IPsec Tunnel Private-to-Private network just goes one way

istvanhoka · ‎04-04-2008

Hi there!

First time Cisco setup for me, trying to setup a VPN between headquarters (peer 100.1.1.1, internal network 192.168.2.*) and a branch office (peer 200.1.1.1, internal network 192.168.1.*).

I followed this guide (minus the static NAT): http://cisco.com/en/US/tech/tk583/tk372/technologies_configuration_example09186a0080094634.shtml.

What works:

- pings work either way;

- http works either way;

- windows file sharing works either way;

What does not work:

- remote desktop works going from headquarters to branch office but not viceversa;

- ftp works only from headquarters to branch office but not viceversa.
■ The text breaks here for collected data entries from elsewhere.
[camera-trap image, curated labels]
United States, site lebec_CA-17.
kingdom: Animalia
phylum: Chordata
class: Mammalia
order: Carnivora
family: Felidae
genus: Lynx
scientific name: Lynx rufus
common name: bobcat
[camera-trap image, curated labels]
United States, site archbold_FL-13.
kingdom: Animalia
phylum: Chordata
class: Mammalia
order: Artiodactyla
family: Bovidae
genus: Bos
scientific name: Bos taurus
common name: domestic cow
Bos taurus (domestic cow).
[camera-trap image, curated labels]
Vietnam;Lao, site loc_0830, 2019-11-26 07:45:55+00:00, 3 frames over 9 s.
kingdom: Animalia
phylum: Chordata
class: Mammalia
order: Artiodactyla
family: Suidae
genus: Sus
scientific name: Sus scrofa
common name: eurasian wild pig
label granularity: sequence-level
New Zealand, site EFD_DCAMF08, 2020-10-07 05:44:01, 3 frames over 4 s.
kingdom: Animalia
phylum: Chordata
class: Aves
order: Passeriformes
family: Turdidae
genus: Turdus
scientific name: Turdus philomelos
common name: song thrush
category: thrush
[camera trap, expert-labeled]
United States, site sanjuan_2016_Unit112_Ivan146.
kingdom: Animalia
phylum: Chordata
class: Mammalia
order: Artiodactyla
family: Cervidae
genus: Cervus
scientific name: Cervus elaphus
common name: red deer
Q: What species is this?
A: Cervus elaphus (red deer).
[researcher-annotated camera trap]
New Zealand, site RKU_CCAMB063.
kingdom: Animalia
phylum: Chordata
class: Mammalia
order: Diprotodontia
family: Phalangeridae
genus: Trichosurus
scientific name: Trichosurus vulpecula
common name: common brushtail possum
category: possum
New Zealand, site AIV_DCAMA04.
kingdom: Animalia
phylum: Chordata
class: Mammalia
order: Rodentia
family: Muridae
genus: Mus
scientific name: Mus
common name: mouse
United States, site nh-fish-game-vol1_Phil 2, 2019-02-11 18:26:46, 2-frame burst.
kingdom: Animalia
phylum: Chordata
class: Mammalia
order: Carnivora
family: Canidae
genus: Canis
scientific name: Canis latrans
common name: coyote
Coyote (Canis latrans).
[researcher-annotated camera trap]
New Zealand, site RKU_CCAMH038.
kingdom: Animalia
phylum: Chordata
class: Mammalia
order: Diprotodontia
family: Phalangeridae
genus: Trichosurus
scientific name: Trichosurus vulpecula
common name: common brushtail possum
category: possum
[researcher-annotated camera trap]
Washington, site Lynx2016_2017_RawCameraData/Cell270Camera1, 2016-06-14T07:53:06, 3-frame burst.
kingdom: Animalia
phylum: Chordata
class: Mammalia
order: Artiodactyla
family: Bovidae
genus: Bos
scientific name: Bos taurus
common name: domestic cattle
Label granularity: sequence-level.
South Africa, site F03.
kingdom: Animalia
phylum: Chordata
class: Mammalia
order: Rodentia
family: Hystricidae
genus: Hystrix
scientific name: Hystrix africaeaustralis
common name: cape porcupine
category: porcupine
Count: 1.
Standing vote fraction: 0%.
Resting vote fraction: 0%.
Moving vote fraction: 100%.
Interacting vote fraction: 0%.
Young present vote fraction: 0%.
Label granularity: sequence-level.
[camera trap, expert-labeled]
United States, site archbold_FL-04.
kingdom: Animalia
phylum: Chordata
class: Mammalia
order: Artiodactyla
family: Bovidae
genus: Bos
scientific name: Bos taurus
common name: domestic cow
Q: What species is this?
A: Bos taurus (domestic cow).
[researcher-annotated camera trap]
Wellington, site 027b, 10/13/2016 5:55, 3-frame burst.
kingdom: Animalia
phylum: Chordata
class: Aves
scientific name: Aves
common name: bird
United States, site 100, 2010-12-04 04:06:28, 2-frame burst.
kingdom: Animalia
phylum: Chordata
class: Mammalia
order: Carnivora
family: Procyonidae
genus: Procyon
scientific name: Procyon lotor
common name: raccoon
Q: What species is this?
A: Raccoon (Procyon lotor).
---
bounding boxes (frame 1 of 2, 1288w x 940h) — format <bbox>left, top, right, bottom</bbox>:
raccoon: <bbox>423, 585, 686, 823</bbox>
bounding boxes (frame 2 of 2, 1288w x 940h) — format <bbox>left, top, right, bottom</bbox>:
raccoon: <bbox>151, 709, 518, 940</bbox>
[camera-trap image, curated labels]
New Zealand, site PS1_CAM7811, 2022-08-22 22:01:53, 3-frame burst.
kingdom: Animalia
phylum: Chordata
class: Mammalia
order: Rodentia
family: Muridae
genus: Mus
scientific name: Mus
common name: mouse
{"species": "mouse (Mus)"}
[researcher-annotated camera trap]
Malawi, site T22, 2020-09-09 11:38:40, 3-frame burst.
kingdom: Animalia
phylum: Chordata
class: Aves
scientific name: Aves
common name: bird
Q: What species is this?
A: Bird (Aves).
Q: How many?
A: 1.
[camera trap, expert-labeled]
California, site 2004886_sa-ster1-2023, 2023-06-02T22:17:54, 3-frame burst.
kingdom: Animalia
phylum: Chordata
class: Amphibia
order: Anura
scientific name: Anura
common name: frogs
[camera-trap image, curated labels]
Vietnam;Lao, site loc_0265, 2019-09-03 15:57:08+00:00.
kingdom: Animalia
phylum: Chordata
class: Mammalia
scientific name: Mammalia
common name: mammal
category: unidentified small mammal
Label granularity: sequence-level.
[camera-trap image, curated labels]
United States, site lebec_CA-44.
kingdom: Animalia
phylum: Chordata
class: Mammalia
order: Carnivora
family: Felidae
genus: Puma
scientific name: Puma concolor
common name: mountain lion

Router configuration for both offices is attached. Any help is greatly appreciated. IPs are changed for security.

Jon Marshall · ‎04-04-2008

This sounds like an MTU issue. Please see the attached doc which discusses the issue and has workarounds.

http://www.cisco.com/en/US/products/ps6120/products_configuration_example09186a008081e621.shtml

Jon

istvanhoka · ‎04-07-2008

After reading the suggested doc about fragmentation, I adjusted the both the MTU and TCP MSS to 1300. There was no change in the behaviour.

I am attaching the updated configurations.